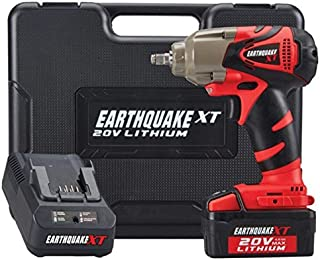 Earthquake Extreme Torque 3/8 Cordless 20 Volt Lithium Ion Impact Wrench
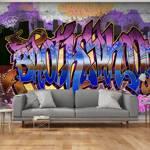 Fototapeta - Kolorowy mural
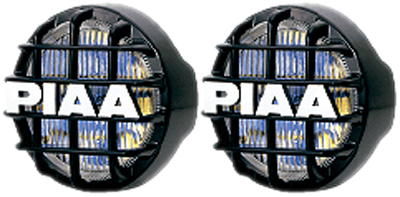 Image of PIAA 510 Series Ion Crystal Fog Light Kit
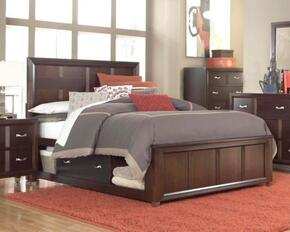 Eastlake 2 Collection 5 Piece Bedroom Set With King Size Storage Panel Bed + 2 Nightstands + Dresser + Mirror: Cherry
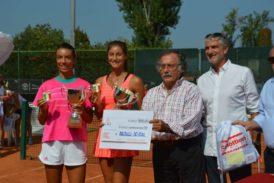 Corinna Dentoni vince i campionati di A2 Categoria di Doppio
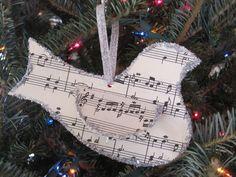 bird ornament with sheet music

----------

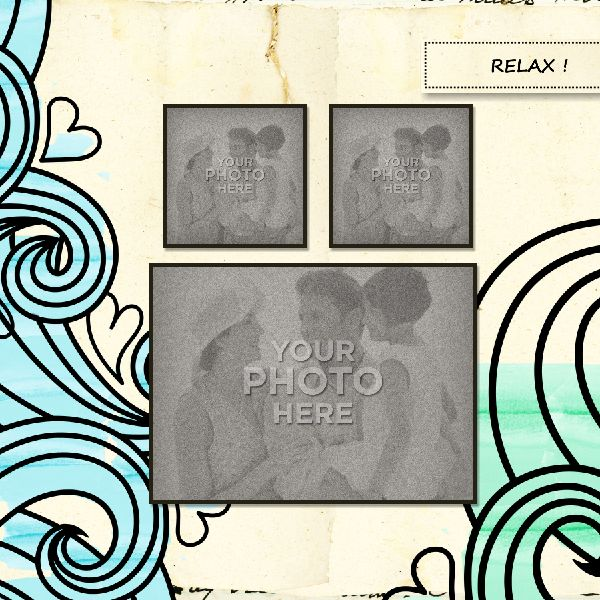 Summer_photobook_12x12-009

----------

BRIEF: What you need to produce is an exact copy of the entries above, limited to the lines from the one with "Eastlake 2 Collection" up to and including the one with "bird ornament with sheet music", without pictures.

ANSWER BOX:
 Eastlake 2 Collection 5 Piece Bedroom Set With King Size Storage Panel Bed + 2 Nightstands + Dresser + Mirror: Cherry
 Corinna Dentoni vince i campionati di A2 Categoria di Doppio
 bird ornament with sheet music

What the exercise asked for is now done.